PS-DBM to buy only ‘common-use’ items
MANILA, Philippines — The Procurement Service of the Department of Budget and Management (PS-DBM) will no longer supply government agencies with materials or equipment not intended for “common use,” its new chief said amid controversy over its purchase of pricey but slow laptops for the Department of Education (DepEd).
Dennis Santiago, the newly appointed executive director of the embattled procurement office, said on Tuesday he has issued a directive suspending the procurement of non-common-use supplies and equipment “effective immediately.”
Common-use items refer to equipment and materials used by government agencies in their day-to-day operations, such as paper, computers, printers, pens, pencils, folders and staplers.
“During the suspension, PS-DBM shall not accept new requests for non-common-use supplies and equipment procurement until further notice. This will allow us to focus on the fulfillment of our primary mandate, which is to procure common-use supplies and equipment,” Santiago said in a statement.
But in the early days of the pandemic, the Department of Health (DOH) recommended classifying masks and personal protective equipment (PPE) sets, among other health and medical equipment, as common-use supplies so the PS-DBM could expedite buying those items amid a global shortage.
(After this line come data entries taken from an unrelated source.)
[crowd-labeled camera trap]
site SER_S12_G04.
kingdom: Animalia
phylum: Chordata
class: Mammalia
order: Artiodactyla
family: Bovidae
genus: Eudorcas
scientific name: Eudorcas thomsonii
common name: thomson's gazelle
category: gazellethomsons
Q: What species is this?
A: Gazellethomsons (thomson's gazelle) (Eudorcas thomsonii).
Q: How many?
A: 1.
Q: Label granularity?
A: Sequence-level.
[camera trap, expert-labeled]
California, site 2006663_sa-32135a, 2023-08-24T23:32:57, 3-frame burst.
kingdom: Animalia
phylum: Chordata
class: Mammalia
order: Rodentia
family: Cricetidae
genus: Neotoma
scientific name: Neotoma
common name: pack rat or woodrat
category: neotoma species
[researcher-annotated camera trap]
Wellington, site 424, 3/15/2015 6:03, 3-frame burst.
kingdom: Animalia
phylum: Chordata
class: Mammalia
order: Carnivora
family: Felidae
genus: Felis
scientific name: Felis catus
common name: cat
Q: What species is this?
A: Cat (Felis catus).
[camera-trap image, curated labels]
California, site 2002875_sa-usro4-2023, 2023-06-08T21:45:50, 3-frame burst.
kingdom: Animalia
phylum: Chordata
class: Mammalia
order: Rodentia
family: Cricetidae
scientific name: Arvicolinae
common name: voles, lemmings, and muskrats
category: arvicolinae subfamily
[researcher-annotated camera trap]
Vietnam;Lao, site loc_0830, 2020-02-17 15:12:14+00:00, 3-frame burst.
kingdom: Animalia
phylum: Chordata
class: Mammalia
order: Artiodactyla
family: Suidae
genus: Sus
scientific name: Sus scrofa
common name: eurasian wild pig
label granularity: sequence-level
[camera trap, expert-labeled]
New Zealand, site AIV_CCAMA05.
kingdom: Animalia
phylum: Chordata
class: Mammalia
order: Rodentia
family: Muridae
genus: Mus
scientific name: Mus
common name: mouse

The Government Procurement Policy Board approved the classification but the move set off unintended consequences.
Last year the PS-DBM, headed then by former Undersecretary Lloyd Christopher Lao until he resigned in June 2021, was thrust into the public eye during a monthslong inquiry by the Senate blue ribbon committee on alleged overpricing of pandemic supplies and the agency’s alleged favoritism toward undercapitalized Pharmally Pharmaceutical Corp. as the contractor.
The PS-DBM has since removed pandemic supplies from the list of common-use items.
But Santiago said the agency would still complete the ongoing procurement of non-common-use items already ordered before the new policy took effect.
“But that will be the last. After that, no more. All procurement will be of common-use supplies and equipment only,” he said in Filipino.
After last year’s Pharmally scandal, the PS-DBM was again drawn into controversy after a recent Commission on Audit (COA) report flagged its purchase of expensive but outdated laptops for DepEd teachers.
On Friday it turned over to the National Bureau of Investigation documents related to the COA findings, among other contracts in recent years.
“This proves that the new administration of PS-DBM is serious in its aim to address the COA audit findings, and to learn whether there were any irregularities here or noncompliance with prevailing law,” Santiago said.
“The NBI is a highly competent investigation authority to take over the matter to ensure that the probe would be fair, impartial and independent. We do not want any room for suspicion,” he added.